# I What is the volume of a cup?

1. Feb 21, 2017

### cp3themvp

If I submerge a cup in a graduated cylinder filled with water, will the change of the water line show me the volume of the cup? Or is this not the case?

I am in an argument with a friend, he believes that the volume of the cup could be found by holding the top of the cup right about the water line(in other words, not allowing any water to enter to the cup) and then measuring the change of the water line. I argued that if one uses this method of measurement, that the change in the water line now includes the volume of the air that is inside of the cup.

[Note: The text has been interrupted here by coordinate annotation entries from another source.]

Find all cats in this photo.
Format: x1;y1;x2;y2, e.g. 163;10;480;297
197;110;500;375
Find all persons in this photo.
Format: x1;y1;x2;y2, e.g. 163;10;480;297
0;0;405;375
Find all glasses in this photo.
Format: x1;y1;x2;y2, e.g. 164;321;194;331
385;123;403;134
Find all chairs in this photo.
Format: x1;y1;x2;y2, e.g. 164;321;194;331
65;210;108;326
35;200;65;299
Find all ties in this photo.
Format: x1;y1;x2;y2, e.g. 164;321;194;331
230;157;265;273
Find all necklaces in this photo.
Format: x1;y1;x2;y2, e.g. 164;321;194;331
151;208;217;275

The scientific definition of volume I found is the amount of space an object takes up. In the 1st experiment I proposed, I believe this finds the amount of space the cup takes up. In the 2nd experiment, I believe this finds the amount of space the cup takes up+the amount of space the air inside of the cup takes up. Am I correct, or is the 2nd experiment actually the correct method for measuring the volume of a cup?

2. Feb 21, 2017

### Staff: Mentor

3. Feb 21, 2017

### Staff: Mentor

This is an issue of wording. By 'volume of the cup' do you two mean the volume of fluid that the cup can hold? Or do you mean the volume of the material composing the cup? The former would require that you just fill the cup with fluid and pour it into a graduated cylinder. The latter is found by submerging the entire cup, not just submerge it until the water reaches the rim.

4. Feb 22, 2017

### A.T.

Don't waste your time on arguing about definitions. Just clarify which volume you both mean and use qualifiers to distinguish them. It depends on the application which volume is the relevant one.

5. Feb 22, 2017

### ZapperZ

Staff Emeritus
This can easily be clarified by specifying if you want the volume of the MATERIAL that forms the cup, or do you want the volume that the cup can hold.

These are two different definitions and give two different volumes.

By submerging the cup in water and making sure that there are no air pockets, you are measuring the volume of material that forms the cup. By filling the cup up to the brim with water and then measuring that volume of water, you are measuring the volume that the cup can hold.

Zz.

6. Feb 22, 2017

### A.T.

I think the method suggested by the OP's friend is a third variant: the sum of the two volumes above. This would be relevant if you plan to use the cup as a boat, and want know its maximal displacement.